Meet Lilian Abbew, Bijaya Pokharel and Sumina Shrestha, PhD candidates in the School of Nursing and Midwifery.
Lilian Abbew is in her first year of our Professional Doctorate degree.
“I come from a culturally and linguistically diverse background, and I am committed to the aged care and disability sector. I have worked in roles including social work, and as an assessor in the aged care sector. There, I observed that older Africans face issues accessing and participating in aged care services in Australia, and I was concerned for the wellbeing of my community.

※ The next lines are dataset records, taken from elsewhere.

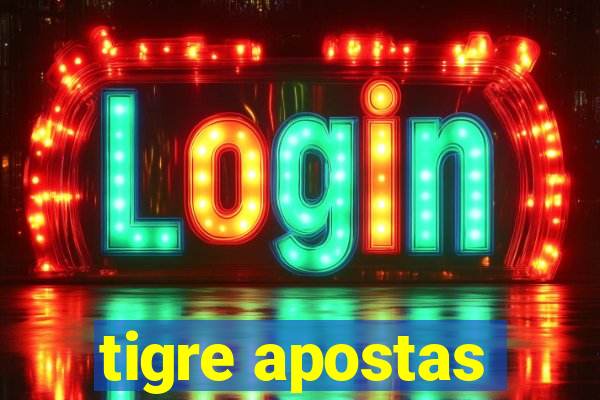 tigre apostas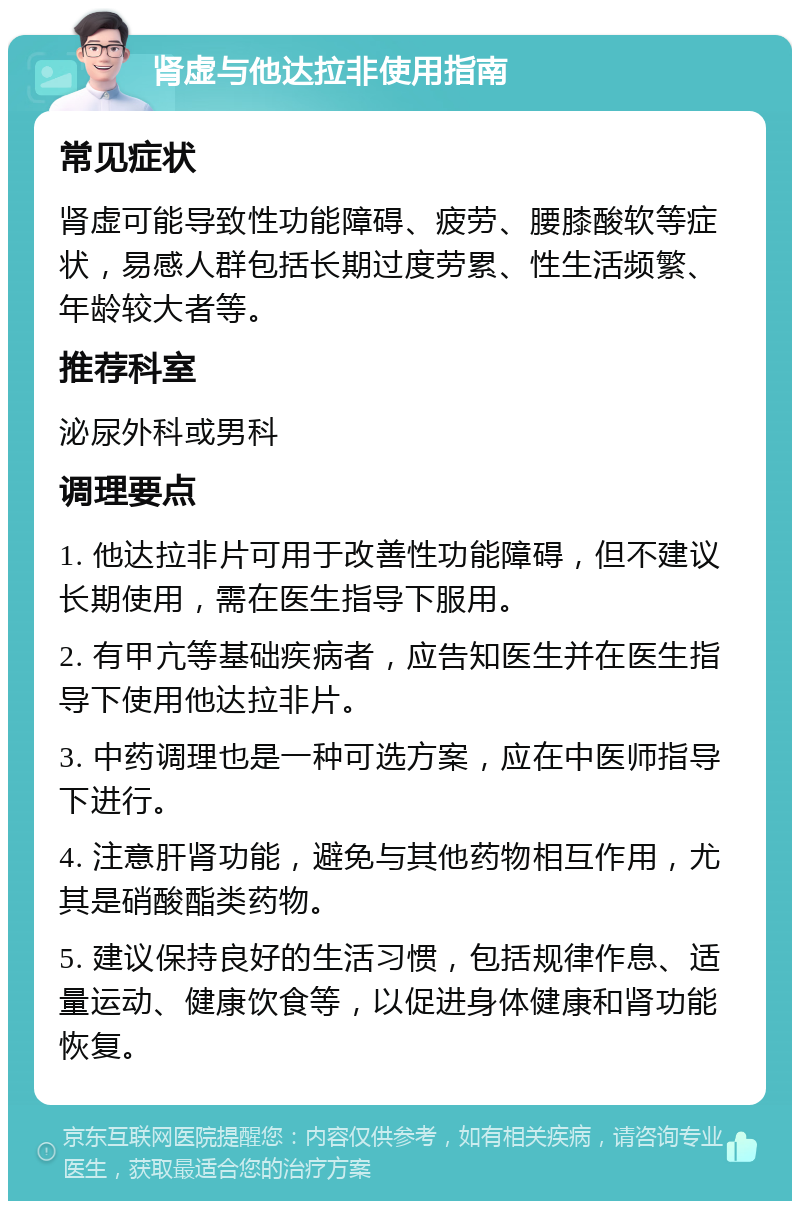 肾虚与他达拉非使用指南 常见症状 肾虚可能导致性功能障碍、疲劳、腰膝酸软等症状，易感人群包括长期过度劳累、性生活频繁、年龄较大者等。 推荐科室 泌尿外科或男科 调理要点 1. 他达拉非片可用于改善性功能障碍，但不建议长期使用，需在医生指导下服用。 2. 有甲亢等基础疾病者，应告知医生并在医生指导下使用他达拉非片。 3. 中药调理也是一种可选方案，应在中医师指导下进行。 4. 注意肝肾功能，避免与其他药物相互作用，尤其是硝酸酯类药物。 5. 建议保持良好的生活习惯，包括规律作息、适量运动、健康饮食等，以促进身体健康和肾功能恢复。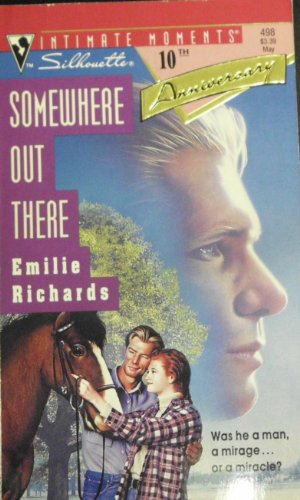 Somewhere Out There (Silhouette Intimate Moments No. 498) (9780373074983) by Emilie Richards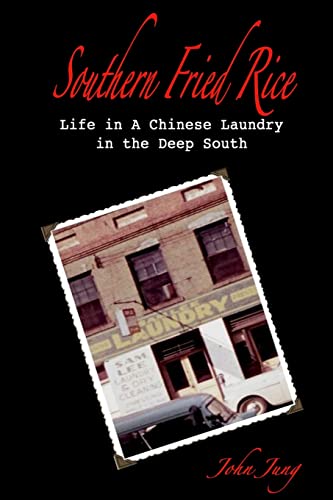 Imagen de archivo de Southern Fried Rice: Life in A Chinese Laundry in the Deep South a la venta por Better World Books: West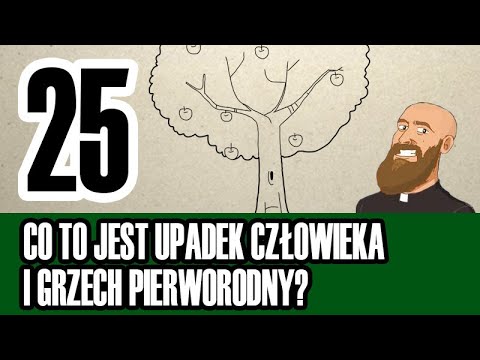 3MC – Trzyminutowy Katechizm - 25. Co to jest upadek człowieka i grzech pierworodny?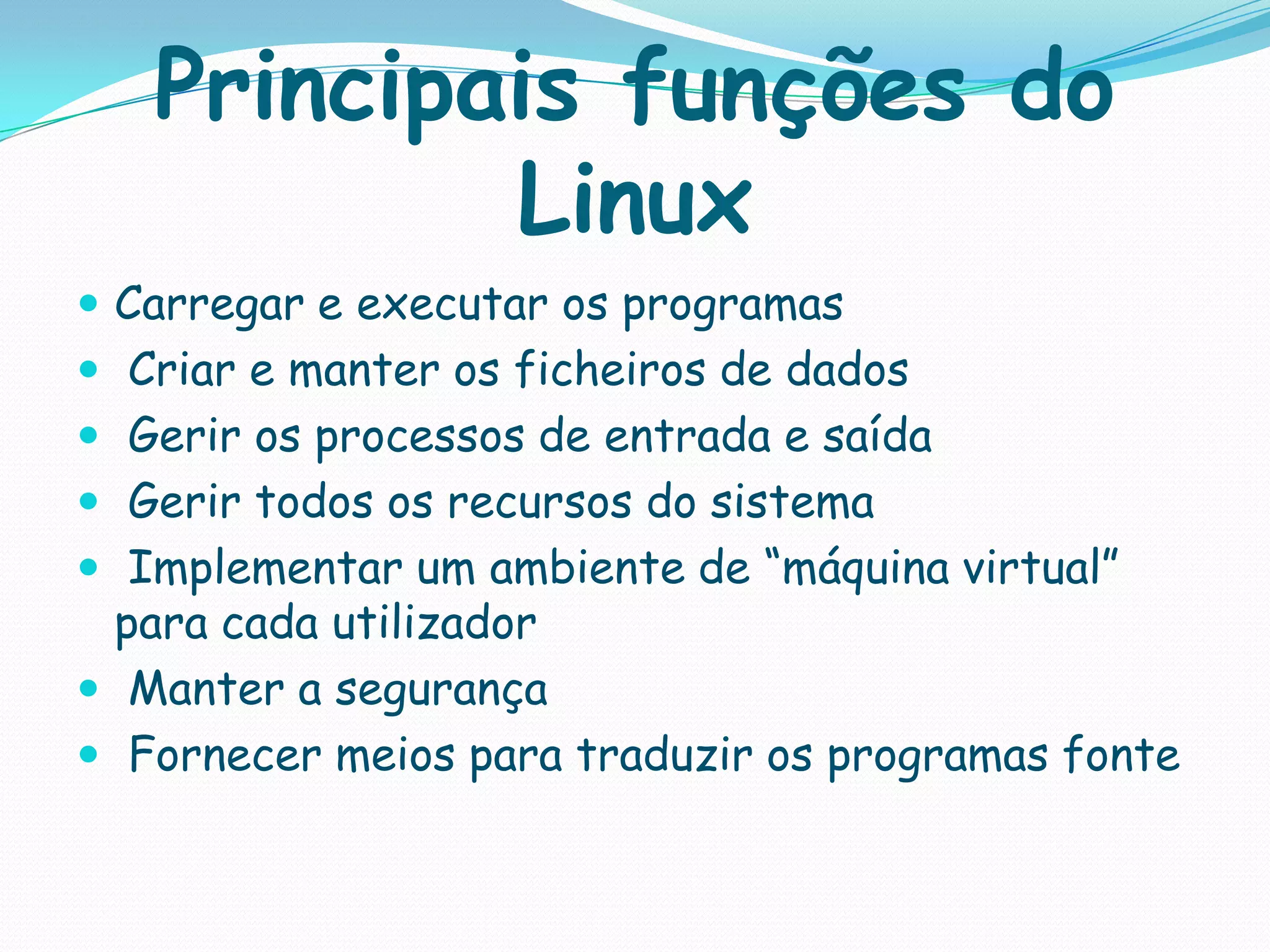 Principais funções do
Linux
 Carregar e executar os programas
 Criar e manter os ficheiros de dados
 Gerir os processos de entrada e saída
 Gerir todos os recursos do sistema
 Implementar um ambiente de “máquina virtual”
para cada utilizador
 Manter a segurança
 Fornecer meios para traduzir os programas fonte
 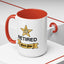 Adult Mug - Retired Pornstar
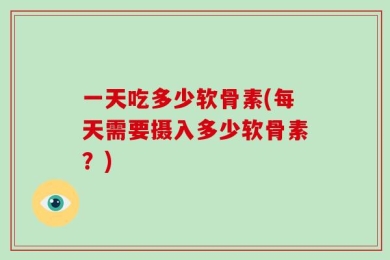 一天吃多少软骨素(每天需要摄入多少软骨素？)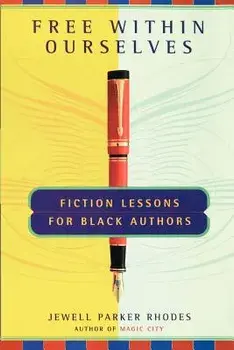Free Within Ourselves: Fiction Lessons for Black Authors, Paperback/Jewell Parker Rhodes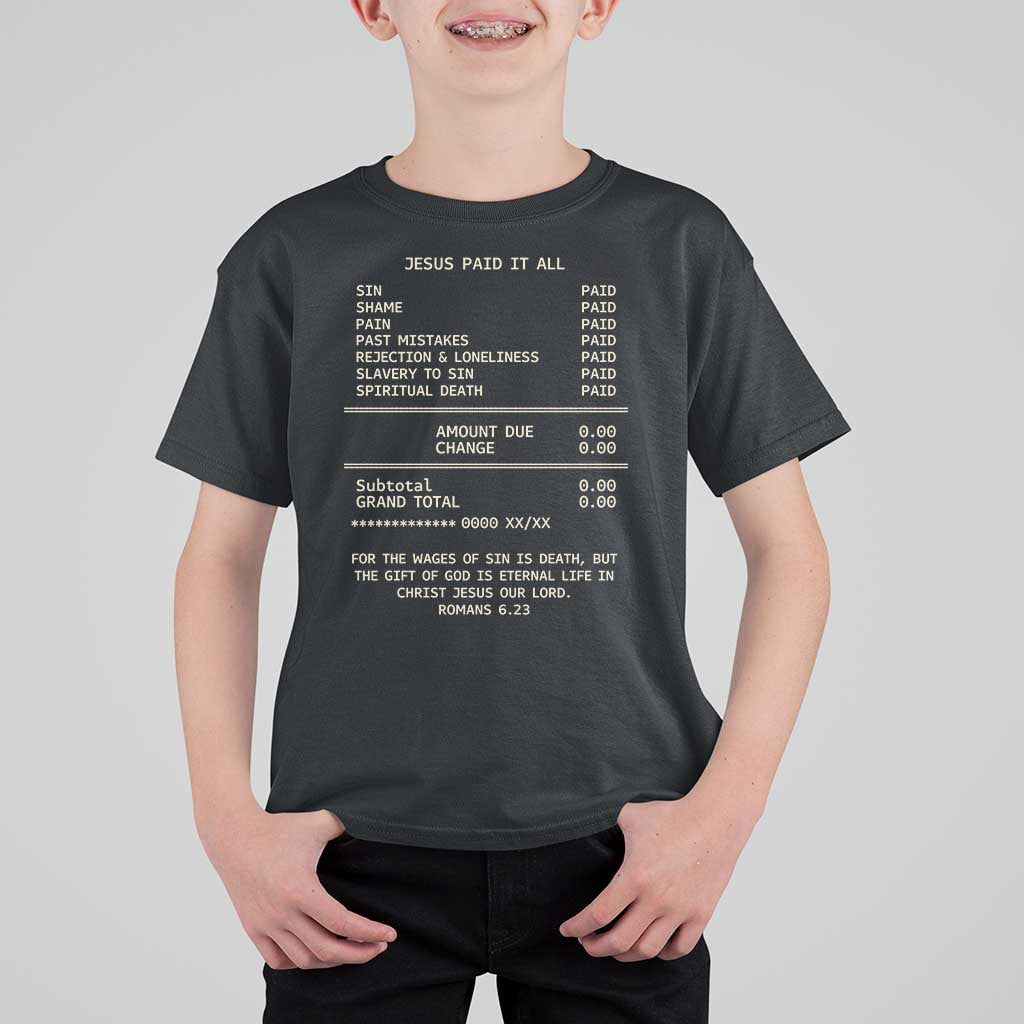 Jesus Paid It All Christian Receipt T Shirt For Kid Romans 6:23 Faith Message Sin Debt Inspirational Gift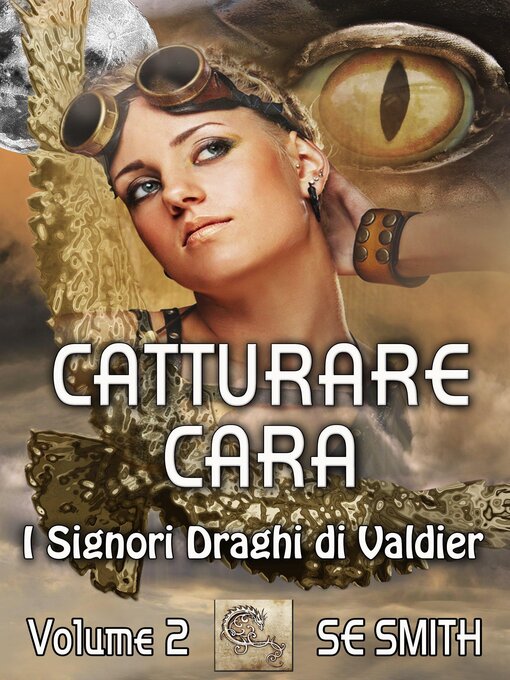 Title details for Catturare Cara by S.E. Smith - Available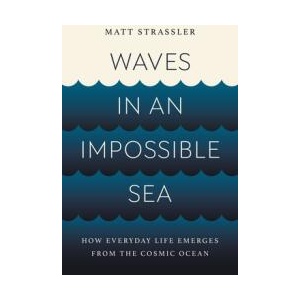 WAVES IN AN IMPOSSIBLE SEA | STRASSLER MATT (ISBN: 9781541603295)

As an African, I am keen to promote initiatives which encourage participation in services that improve health and wellbeing. I am now undertaking a Professional Doctorate degree in the School of Nursing and Midwifery, researching the needs of older Africans who are predisposed to cognitive decline and mental illness, and whether those needs are being met in Australia’s aged care system.
I hope that my research will establish whether advocacy, education, and policy changes could help address the accessibility of aged care, and ultimately, improve the health and wellbeing of my African community.”
PhD candidate, Bijaya Pokharel, is investigating how staff in general practice settings can better assist women from immigrant or refugee backgrounds who are experiencing family violence.
“My research identifies how culturally competent family violence responses can be adopted at all levels in general practice settings,” says Pokharel. “These responses include understanding a patient’s cultural background and how to interact respectfully, designing clinics with welcoming physical settings, and the kinds of training that could be provided to enable culturally competent care.”
“I want to ensure that primary care providers can be a source of support for culturally diverse women experiencing family violence in our community.”
PhD candidate, Sumina Shrestha, is exploring how the migration status of workers influences the care offered to residents in aged care settings.
“The aged care workforce is very multi-cultural, as are the residents,” says Shrestha. “Caring behaviours provided by workers, and the expectations of the residents, are heavily influenced by cultural beliefs and values.”
“My study will inform policymakers and aged care providers about the caring self-efficacy and behaviours of migrant and non-migrant care workers. I hope this will help enhance the quality of care provided by aged care workers.”